**Vorgegebener Text**
- - - - -
# Kompaktwasserkühlungen



## paddimetcalfe (17. September 2012)

*Kompaktwasserkühlungen*

Was ist eigentlich der Nachteil an einer Kompaktwasserkühlung für beispielsweise CPU?

Was ist so verkehrt an einem Corsair H80 etc.?

Ich meine Temperaturen bei ca. 30°C sind doch toll - Mit meinem Alpenföhn Nordwand hab ich bei BF3 immer so 70°C...

Also ne Corsair H80 mit einem gescheitem Lüfter; empfehlbar?


----------



## Gast20140625 (17. September 2012)

*AW: Kompaktwasserkühlungen*

Du erreichst ähnliche Temperaturen wie mit einem high end Luftkühler und bist mit der kompakt Wakü im Idle lauter. Außerdem kostet sie mehr.

Wenn du mit der H80 30°C und mit dem EKL Nordwand 70°C erreichst stimmt irgendwas nicht.

Was für eine CPU hast du eigentlich?

EDIT: Hier mal ein schönes Video dazu.


----------



## ΔΣΛ (17. September 2012)

*AW: Kompaktwasserkühlungen*

Ganz ehrlich, einen Temperaturunterschied von 40Grad glaubt dir hier aber keiner.


----------



## paddimetcalfe (17. September 2012)

*AW: Kompaktwasserkühlungen*

Ich habe kein H80, ich überlege mir aber eins anzuschaffen.

Also mit einem i5 2500K bei 4,3 Ghz alle Cores habe ich wenn ich BF3 Armored Kill spiele so 60 - 70 °C.


----------



## turbosnake (17. September 2012)

*AW: Kompaktwasserkühlungen*

Wozu machen sie einige eigentlich die Mühe FAQ zu schreiben wenn sie eh keiner liest-
http://extreme.pcgameshardware.de/w...hlungen-corsair-h-0-antec-h20-coolit-eco.html., da muss das hin.


----------



## paddimetcalfe (17. September 2012)

Also mit einem gescheitem Lüfter ist eine H80 ja wohl eher leiser als so ein Thermaltake - und kühler.



turbosnake schrieb:


> Wozu machen sie einige eigentlich die Mühe FAQ zu schreiben wenn sie eh keiner liest-
> http://extreme.pcgameshardware.de/w...hlungen-corsair-h-0-antec-h20-coolit-eco.html., da muss das hin.


 
Eigentlich muss man sich in jedem Forum anhören das zu irgend etwas schon ein Thread existiert. 

Ich seh es auch nicht ein jedes Mal nach irgendetwas zu suchen


----------



## turbosnake (17. September 2012)

*AW: Kompaktwasserkühlungen*

Suchen muss man da nichts, der Thread gehört zu den 4 angepinnten Threads im Forum.
Und Sammelthreads heißen so, weil dort alles reingehört was mit dem Thema zu tun hat.
- - - - -
**Vorliegende Einträge**
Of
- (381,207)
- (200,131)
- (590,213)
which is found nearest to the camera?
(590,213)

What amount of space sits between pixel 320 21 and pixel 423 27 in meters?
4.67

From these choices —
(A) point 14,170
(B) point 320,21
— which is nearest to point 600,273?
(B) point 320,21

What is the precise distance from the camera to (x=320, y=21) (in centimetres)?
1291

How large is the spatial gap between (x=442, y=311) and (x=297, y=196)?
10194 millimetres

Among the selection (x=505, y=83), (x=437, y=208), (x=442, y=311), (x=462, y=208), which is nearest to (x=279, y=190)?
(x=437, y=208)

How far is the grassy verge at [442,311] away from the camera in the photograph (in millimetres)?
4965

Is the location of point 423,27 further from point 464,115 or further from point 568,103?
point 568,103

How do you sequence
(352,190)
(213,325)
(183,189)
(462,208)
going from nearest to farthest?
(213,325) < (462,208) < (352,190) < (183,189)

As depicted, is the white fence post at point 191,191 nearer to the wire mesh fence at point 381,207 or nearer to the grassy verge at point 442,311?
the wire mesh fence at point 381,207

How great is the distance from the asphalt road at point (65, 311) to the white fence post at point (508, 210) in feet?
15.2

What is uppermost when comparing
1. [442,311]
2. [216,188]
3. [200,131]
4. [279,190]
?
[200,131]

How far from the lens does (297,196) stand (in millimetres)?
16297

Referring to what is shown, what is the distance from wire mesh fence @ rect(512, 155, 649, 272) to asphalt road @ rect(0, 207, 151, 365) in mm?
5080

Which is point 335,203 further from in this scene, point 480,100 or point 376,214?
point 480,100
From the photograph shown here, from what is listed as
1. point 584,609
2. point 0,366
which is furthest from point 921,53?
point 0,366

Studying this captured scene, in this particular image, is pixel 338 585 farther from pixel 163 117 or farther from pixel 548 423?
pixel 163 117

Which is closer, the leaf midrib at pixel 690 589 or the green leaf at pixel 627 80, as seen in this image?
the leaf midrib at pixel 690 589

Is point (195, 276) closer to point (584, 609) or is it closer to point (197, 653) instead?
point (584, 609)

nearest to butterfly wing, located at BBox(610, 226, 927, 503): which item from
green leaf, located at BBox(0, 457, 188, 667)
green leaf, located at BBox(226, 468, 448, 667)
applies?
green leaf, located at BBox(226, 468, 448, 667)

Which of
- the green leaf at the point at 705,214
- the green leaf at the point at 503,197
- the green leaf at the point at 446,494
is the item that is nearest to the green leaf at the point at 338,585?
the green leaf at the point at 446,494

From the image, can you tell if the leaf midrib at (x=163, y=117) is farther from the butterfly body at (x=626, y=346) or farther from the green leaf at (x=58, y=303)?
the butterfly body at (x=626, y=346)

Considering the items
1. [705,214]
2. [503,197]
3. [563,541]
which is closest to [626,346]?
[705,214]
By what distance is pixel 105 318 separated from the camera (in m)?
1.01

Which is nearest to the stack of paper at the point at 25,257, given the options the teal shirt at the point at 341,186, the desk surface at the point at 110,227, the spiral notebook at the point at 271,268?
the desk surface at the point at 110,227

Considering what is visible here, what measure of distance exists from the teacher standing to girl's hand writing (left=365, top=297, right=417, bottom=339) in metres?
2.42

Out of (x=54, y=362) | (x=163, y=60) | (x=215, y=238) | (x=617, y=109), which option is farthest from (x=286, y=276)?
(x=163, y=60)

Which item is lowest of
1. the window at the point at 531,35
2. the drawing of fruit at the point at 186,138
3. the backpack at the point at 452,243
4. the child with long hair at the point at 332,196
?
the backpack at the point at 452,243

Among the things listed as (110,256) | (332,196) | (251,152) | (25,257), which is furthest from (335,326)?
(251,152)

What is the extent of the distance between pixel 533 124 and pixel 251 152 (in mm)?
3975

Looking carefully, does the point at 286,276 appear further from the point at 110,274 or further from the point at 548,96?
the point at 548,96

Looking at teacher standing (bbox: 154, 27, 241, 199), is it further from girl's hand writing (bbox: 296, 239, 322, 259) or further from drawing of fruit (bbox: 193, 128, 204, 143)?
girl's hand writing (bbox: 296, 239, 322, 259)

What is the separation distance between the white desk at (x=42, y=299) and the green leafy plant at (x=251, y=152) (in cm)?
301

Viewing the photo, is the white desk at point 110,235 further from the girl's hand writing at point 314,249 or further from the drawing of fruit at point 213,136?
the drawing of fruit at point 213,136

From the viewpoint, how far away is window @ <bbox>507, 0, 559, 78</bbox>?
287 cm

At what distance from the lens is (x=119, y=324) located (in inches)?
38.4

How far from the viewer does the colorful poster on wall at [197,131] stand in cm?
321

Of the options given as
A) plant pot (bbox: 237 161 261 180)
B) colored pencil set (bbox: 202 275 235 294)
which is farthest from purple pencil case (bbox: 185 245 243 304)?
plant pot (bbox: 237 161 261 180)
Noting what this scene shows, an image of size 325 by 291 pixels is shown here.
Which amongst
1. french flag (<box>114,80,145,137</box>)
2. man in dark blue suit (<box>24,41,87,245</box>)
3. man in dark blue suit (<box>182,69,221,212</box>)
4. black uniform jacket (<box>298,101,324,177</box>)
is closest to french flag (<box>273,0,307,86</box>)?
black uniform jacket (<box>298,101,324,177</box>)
- - - - -
Welchen Prozessor mit welchem Takt nennt paddimetcalfe im Forumsthread über Kompaktwasserkühlungen?

**Ergebnis**
Einen i5 2500K, der auf allen Kernen mit 4,3 GHz läuft.